About
My name is Lisa. Who the hell is Elle? Well it started as L. But you know all those initials people use are just about as useless as tits on a boar. Let’s face it. I have no clue who your sister’s cousin’s dog G is. Tell me the fricken dog is named Gertrude. What is this? The blogger witness protection program.
Sorry, where was I?
In my former life I was a horticulturalist. I managed a tropical plant nursery in Washington. The rainy one. Not the on the other side of the country. I worked for a lady who hated women. I was supposed to replace the guy that she thought of as her son when his partner inherited $46 million dollars. But the guy I was supposed to replace never left. So the old lady was bitter because I was taking up space and breathing and stuff. She was a bitch so I quit. I haven’t worked a real job since.
In the mean time my husband and I decided to start a family. That worked well. I had parts that were all blocked up and wouldn’t produce children. So we decided to adopt.
Now I am a stay-at-home mom to my two year old Oleg* (heretofore refered to as “the boy” or “McScreamy”) who is just about the cutest stinking thing in the world. Even when he is screaming. Oh yeah, he’s from Russia.

__Exercise directions__. Copy the About page starting at "Sorry, where was" and ending at "he’s from Russia.", swapping "tropical plant nursery" for "garden center".

__Records supplied__.
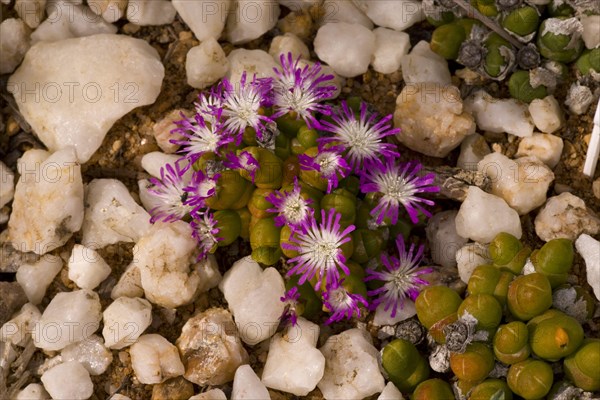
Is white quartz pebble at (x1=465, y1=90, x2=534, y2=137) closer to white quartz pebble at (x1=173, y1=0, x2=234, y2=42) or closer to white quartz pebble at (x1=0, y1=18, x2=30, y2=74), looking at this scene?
white quartz pebble at (x1=173, y1=0, x2=234, y2=42)

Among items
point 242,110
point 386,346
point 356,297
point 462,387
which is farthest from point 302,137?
point 462,387

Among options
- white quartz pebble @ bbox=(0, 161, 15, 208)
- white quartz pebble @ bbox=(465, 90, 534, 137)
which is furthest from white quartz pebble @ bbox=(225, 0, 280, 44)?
white quartz pebble @ bbox=(0, 161, 15, 208)

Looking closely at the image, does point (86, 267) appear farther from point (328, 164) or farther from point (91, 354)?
point (328, 164)

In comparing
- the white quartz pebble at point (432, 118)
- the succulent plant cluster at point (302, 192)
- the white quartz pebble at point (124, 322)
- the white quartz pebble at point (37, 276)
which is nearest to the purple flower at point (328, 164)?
the succulent plant cluster at point (302, 192)

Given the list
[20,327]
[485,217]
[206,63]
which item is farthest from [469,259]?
[20,327]

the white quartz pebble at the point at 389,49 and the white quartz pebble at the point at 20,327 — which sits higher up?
the white quartz pebble at the point at 389,49

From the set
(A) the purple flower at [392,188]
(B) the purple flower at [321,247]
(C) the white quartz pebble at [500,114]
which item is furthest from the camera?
(C) the white quartz pebble at [500,114]

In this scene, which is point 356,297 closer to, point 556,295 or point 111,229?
point 556,295

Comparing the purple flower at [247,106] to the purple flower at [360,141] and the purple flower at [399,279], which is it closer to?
the purple flower at [360,141]
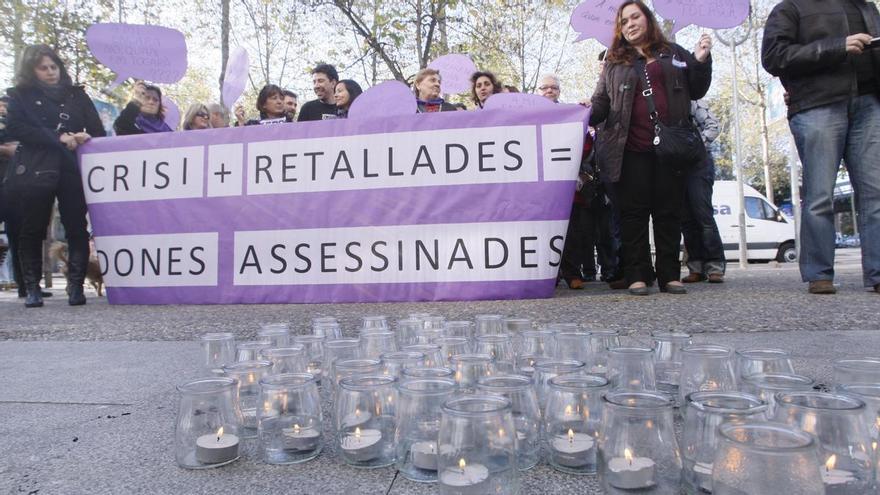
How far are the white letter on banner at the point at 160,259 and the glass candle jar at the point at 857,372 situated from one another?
4132mm

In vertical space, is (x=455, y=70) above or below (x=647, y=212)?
above

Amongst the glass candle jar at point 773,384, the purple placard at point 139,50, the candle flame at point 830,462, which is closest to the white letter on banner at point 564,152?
the glass candle jar at point 773,384

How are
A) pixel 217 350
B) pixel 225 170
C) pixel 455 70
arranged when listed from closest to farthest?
1. pixel 217 350
2. pixel 225 170
3. pixel 455 70

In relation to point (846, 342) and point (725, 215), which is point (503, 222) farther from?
point (725, 215)

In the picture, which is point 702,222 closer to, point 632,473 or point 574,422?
point 574,422

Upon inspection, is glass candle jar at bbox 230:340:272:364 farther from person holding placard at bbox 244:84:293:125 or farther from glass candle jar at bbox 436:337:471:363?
person holding placard at bbox 244:84:293:125

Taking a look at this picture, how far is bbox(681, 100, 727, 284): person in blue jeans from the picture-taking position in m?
4.74

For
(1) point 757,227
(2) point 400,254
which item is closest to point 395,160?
(2) point 400,254

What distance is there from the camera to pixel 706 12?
4133mm

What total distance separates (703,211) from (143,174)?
463 cm

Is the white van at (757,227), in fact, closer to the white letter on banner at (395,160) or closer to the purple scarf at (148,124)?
the white letter on banner at (395,160)

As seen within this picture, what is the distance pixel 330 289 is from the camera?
14.1 ft

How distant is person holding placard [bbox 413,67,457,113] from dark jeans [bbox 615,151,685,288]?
189 cm

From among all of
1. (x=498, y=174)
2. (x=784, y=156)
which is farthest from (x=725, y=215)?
(x=784, y=156)
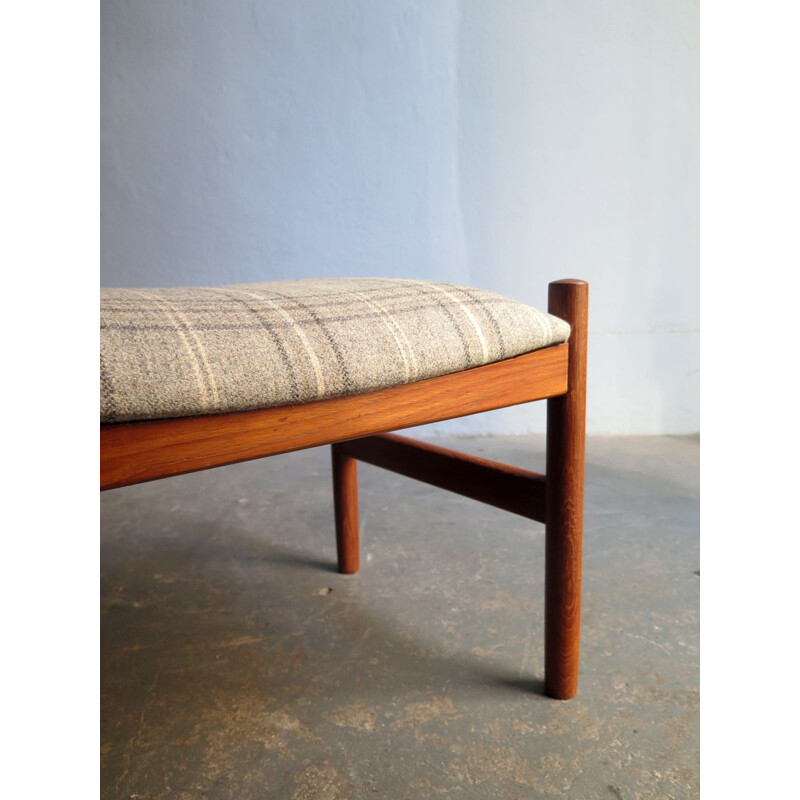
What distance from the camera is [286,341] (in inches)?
19.1

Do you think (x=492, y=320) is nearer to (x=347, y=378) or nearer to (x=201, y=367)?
(x=347, y=378)

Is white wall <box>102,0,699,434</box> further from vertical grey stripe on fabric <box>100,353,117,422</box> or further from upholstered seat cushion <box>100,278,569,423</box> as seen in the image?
vertical grey stripe on fabric <box>100,353,117,422</box>

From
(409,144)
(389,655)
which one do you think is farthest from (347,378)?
(409,144)

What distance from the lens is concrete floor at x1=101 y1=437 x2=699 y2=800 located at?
2.15 ft

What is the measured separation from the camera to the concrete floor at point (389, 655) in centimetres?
66

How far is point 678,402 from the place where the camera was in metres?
2.01

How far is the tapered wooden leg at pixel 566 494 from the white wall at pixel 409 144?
1231 millimetres

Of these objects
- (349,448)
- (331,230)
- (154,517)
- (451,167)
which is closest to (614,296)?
(451,167)


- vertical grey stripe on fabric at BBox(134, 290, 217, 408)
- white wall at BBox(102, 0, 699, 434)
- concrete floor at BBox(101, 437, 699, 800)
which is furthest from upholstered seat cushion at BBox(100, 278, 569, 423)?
white wall at BBox(102, 0, 699, 434)

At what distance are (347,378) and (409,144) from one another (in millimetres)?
1509

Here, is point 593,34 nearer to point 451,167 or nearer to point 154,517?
point 451,167

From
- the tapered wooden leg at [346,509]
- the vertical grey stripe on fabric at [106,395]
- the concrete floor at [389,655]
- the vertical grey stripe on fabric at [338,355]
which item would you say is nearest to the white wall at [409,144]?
the concrete floor at [389,655]

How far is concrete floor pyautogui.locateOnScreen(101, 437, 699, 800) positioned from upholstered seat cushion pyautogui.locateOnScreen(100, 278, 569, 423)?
0.38 m
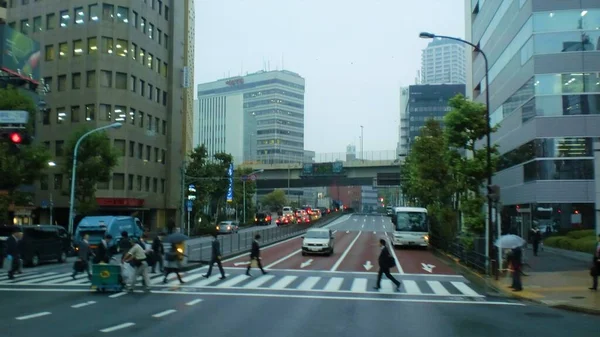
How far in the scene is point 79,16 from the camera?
57.6m

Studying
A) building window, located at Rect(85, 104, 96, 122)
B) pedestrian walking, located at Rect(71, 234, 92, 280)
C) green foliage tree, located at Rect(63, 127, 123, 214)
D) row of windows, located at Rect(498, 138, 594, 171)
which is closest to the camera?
pedestrian walking, located at Rect(71, 234, 92, 280)

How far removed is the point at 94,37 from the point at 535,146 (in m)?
41.6

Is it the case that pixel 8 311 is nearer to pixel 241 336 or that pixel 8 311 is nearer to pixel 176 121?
pixel 241 336

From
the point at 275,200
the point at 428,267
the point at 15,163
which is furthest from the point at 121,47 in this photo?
the point at 275,200

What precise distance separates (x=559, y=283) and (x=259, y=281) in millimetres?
11206

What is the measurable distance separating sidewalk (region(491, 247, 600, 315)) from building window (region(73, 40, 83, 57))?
45.4 m

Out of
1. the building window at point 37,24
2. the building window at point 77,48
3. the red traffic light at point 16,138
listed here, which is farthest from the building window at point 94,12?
the red traffic light at point 16,138

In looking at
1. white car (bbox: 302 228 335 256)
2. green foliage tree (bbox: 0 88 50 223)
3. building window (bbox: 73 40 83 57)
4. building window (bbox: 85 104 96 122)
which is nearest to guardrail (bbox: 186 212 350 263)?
white car (bbox: 302 228 335 256)

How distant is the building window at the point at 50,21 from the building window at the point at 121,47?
293 inches

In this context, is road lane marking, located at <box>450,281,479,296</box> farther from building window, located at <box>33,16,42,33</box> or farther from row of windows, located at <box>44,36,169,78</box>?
building window, located at <box>33,16,42,33</box>

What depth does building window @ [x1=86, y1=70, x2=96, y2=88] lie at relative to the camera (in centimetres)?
5641

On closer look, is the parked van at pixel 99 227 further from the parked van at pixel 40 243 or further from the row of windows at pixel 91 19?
the row of windows at pixel 91 19

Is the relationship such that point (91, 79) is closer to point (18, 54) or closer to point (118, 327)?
point (18, 54)

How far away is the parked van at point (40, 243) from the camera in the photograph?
27.0 metres
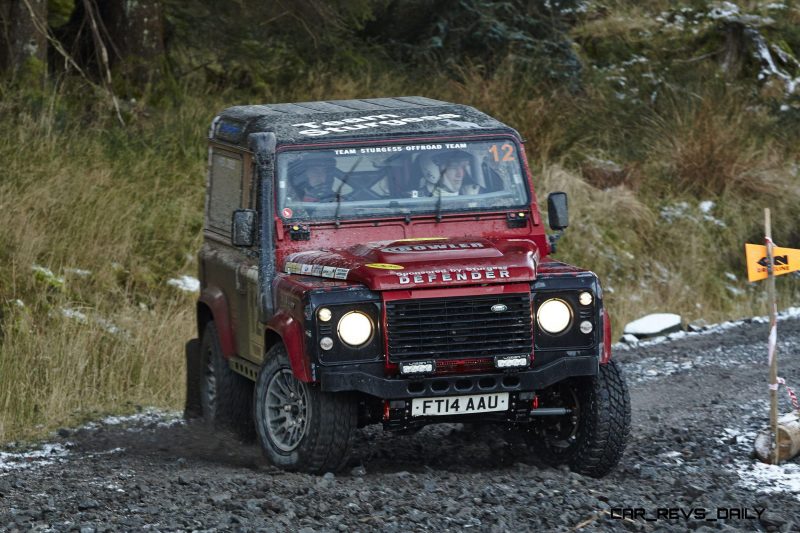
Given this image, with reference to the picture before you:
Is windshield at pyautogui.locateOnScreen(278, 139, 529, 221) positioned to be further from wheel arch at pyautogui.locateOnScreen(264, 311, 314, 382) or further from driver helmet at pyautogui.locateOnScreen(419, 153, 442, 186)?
wheel arch at pyautogui.locateOnScreen(264, 311, 314, 382)

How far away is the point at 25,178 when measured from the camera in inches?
516

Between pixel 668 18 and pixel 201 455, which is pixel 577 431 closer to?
pixel 201 455

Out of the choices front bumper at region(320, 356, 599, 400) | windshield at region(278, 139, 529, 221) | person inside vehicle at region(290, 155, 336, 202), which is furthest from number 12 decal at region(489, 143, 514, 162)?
front bumper at region(320, 356, 599, 400)

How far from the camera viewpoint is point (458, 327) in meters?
6.57

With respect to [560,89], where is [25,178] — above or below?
below

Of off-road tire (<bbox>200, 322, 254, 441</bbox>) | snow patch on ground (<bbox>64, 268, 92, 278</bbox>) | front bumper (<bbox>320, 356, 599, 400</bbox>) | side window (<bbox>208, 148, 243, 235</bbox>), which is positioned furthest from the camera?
snow patch on ground (<bbox>64, 268, 92, 278</bbox>)

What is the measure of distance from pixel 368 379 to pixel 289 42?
12.3 metres

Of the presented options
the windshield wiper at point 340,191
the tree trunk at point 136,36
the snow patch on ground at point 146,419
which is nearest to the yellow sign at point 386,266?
the windshield wiper at point 340,191

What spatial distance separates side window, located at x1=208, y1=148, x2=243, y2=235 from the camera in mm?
8103

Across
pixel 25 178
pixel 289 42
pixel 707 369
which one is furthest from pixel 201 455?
pixel 289 42

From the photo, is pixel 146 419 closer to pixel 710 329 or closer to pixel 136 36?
pixel 710 329

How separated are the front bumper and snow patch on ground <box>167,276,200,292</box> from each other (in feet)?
20.9

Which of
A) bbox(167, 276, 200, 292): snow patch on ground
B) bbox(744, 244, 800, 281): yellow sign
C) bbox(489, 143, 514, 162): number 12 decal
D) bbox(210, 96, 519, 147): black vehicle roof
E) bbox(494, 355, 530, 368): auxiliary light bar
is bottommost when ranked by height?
bbox(494, 355, 530, 368): auxiliary light bar

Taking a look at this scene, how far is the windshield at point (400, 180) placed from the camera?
295 inches
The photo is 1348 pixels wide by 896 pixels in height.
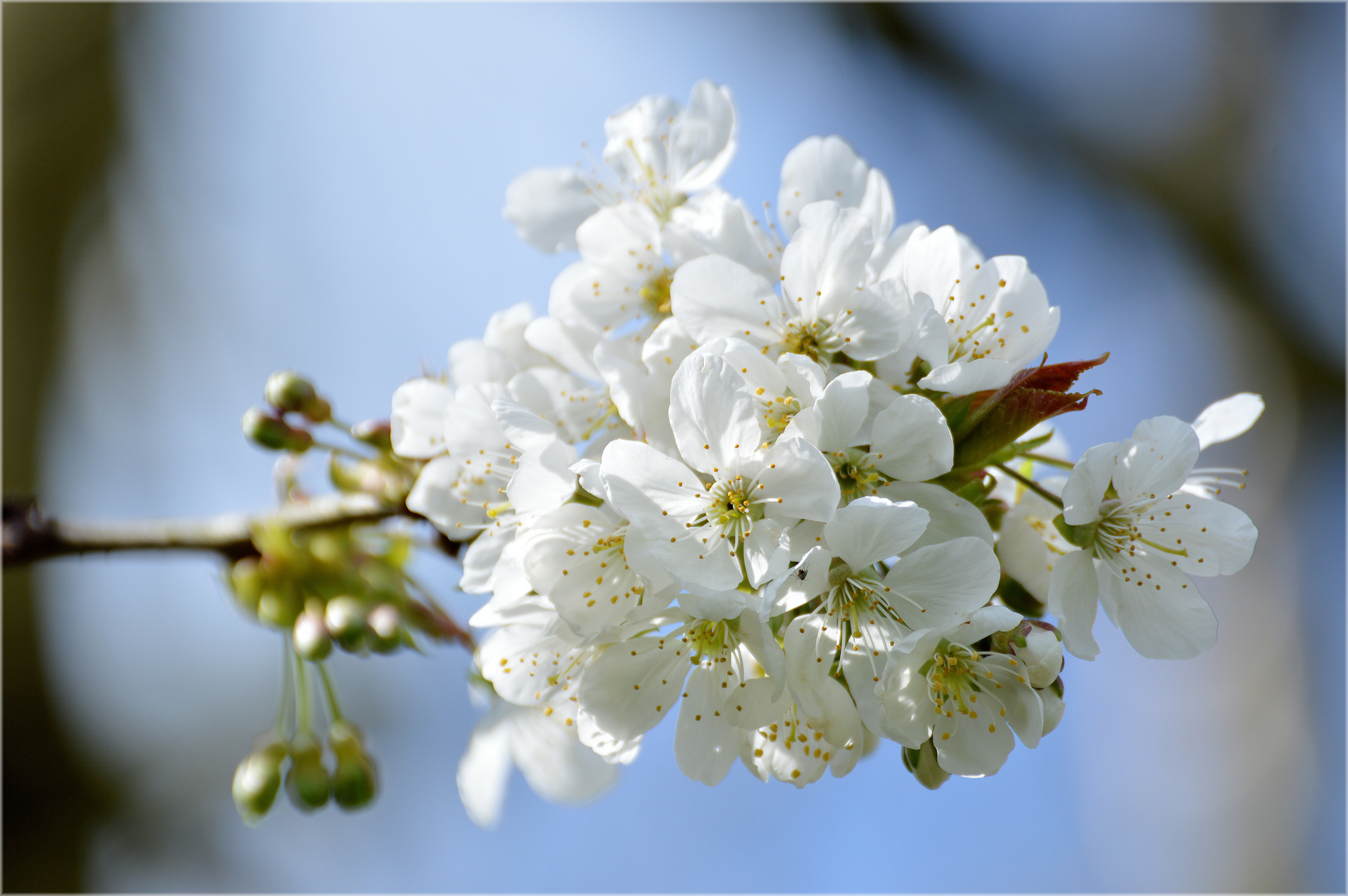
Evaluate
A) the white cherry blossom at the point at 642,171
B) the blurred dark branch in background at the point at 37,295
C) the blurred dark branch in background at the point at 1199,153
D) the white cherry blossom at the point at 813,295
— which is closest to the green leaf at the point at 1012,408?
the white cherry blossom at the point at 813,295

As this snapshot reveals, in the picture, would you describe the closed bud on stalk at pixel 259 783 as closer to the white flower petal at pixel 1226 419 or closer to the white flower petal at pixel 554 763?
the white flower petal at pixel 554 763

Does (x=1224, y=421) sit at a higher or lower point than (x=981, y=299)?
lower

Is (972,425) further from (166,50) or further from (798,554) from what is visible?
(166,50)

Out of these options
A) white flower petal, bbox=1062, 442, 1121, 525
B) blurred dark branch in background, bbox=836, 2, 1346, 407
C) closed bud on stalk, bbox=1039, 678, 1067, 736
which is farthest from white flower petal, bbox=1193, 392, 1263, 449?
blurred dark branch in background, bbox=836, 2, 1346, 407

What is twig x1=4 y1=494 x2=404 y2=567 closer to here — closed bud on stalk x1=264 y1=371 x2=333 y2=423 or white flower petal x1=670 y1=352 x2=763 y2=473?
closed bud on stalk x1=264 y1=371 x2=333 y2=423

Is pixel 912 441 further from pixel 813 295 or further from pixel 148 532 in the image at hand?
pixel 148 532

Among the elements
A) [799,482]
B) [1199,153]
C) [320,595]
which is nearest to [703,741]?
[799,482]
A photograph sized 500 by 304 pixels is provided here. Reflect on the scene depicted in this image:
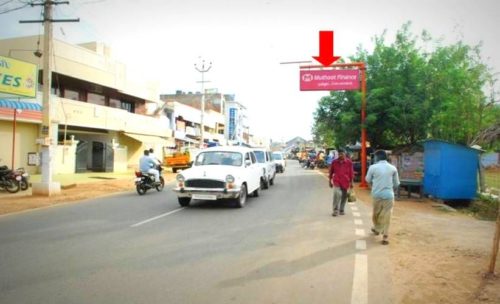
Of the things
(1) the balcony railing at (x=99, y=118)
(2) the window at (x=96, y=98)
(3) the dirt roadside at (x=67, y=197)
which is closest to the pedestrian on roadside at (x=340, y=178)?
(3) the dirt roadside at (x=67, y=197)

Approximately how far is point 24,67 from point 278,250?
1708 centimetres

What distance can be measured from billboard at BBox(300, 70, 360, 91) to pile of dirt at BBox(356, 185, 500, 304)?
9.64 m

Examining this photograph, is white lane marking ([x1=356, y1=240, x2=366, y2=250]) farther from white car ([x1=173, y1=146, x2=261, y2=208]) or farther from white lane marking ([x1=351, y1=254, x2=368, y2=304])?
white car ([x1=173, y1=146, x2=261, y2=208])

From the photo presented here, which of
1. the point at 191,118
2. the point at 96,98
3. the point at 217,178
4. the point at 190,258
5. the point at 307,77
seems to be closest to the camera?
the point at 190,258

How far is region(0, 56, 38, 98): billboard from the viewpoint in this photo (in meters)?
18.6

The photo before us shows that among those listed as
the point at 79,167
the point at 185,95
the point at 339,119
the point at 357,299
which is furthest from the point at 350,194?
the point at 185,95

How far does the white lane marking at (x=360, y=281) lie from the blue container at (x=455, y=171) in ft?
34.5

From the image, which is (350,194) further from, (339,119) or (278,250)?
(339,119)

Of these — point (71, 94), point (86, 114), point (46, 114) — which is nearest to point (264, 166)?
point (46, 114)

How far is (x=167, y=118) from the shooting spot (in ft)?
163

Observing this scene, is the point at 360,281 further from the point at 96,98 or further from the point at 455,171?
the point at 96,98

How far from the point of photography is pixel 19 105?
2244 cm

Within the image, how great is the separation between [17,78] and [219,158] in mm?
11054

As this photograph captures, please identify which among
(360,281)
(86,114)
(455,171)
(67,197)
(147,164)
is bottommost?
(360,281)
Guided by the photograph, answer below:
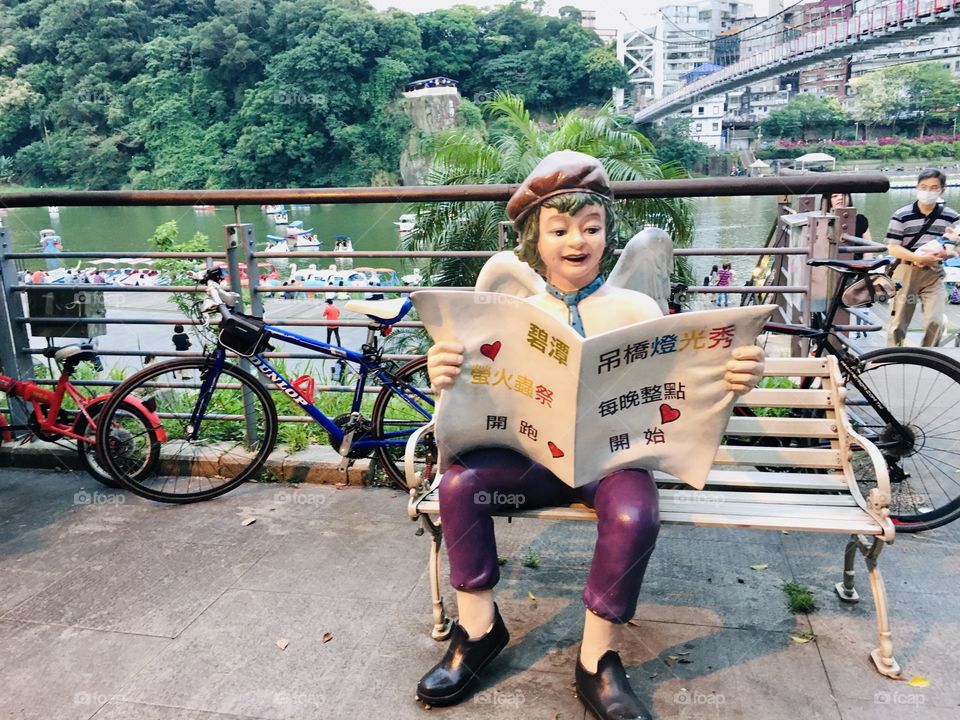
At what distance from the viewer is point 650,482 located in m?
2.07

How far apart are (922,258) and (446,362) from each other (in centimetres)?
522

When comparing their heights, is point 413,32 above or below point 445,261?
above

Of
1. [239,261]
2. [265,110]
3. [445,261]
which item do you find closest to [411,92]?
[265,110]

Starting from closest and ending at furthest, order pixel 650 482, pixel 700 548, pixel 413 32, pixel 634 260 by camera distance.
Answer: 1. pixel 650 482
2. pixel 634 260
3. pixel 700 548
4. pixel 413 32

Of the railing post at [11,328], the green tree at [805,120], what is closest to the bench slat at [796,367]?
the railing post at [11,328]

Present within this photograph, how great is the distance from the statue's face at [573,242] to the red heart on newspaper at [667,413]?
15.6 inches

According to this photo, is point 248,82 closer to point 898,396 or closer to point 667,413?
point 898,396

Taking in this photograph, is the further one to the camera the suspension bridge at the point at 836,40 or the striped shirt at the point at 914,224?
→ the suspension bridge at the point at 836,40

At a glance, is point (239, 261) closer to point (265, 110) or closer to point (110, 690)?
point (110, 690)

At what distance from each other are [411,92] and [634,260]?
220ft

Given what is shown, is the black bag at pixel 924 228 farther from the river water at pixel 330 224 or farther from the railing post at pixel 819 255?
the river water at pixel 330 224

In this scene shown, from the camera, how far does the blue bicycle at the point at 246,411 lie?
3.27 metres

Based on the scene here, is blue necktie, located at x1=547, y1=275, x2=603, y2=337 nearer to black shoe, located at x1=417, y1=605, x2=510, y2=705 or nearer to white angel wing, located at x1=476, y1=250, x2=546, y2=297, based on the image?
white angel wing, located at x1=476, y1=250, x2=546, y2=297

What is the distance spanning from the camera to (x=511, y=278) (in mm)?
2225
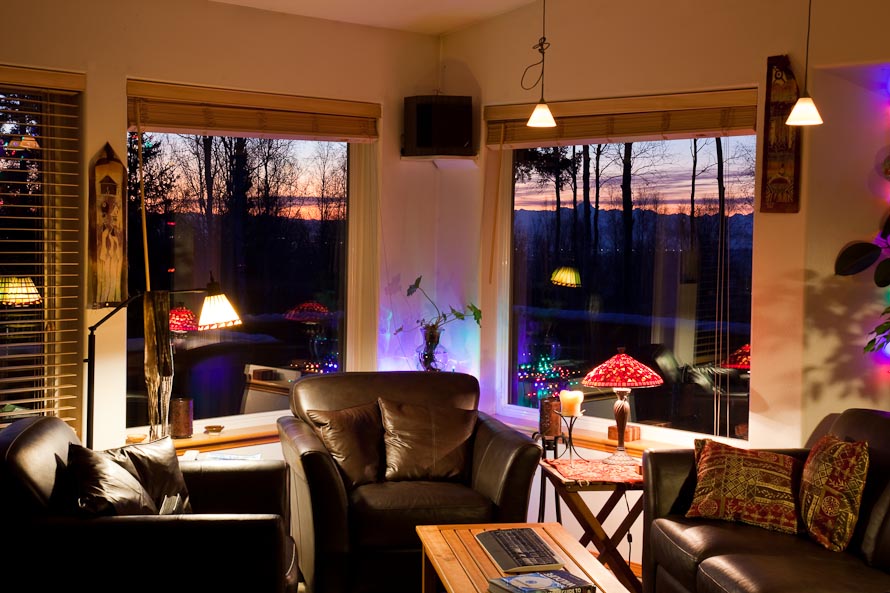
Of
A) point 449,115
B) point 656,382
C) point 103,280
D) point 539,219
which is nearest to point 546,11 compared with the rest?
A: point 449,115

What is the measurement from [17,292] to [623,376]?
2945 mm

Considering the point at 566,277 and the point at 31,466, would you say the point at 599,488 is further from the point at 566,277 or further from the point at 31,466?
the point at 31,466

__Task output__.
Sorry, where was I?
In my former life I was a horticulturalist. I managed a garden center in Washington. The rainy one. Not the on the other side of the country. I worked for a lady who hated women. I was supposed to replace the guy that she thought of as her son when his partner inherited $46 million dollars. But the guy I was supposed to replace never left. So the old lady was bitter because I was taking up space and breathing and stuff. She was a bitch so I quit. I haven’t worked a real job since.
In the mean time my husband and I decided to start a family. That worked well. I had parts that were all blocked up and wouldn’t produce children. So we decided to adopt.
Now I am a stay-at-home mom to my two year old Oleg* (heretofore refered to as “the boy” or “McScreamy”) who is just about the cutest stinking thing in the world. Even when he is screaming. Oh yeah, he’s from Russia.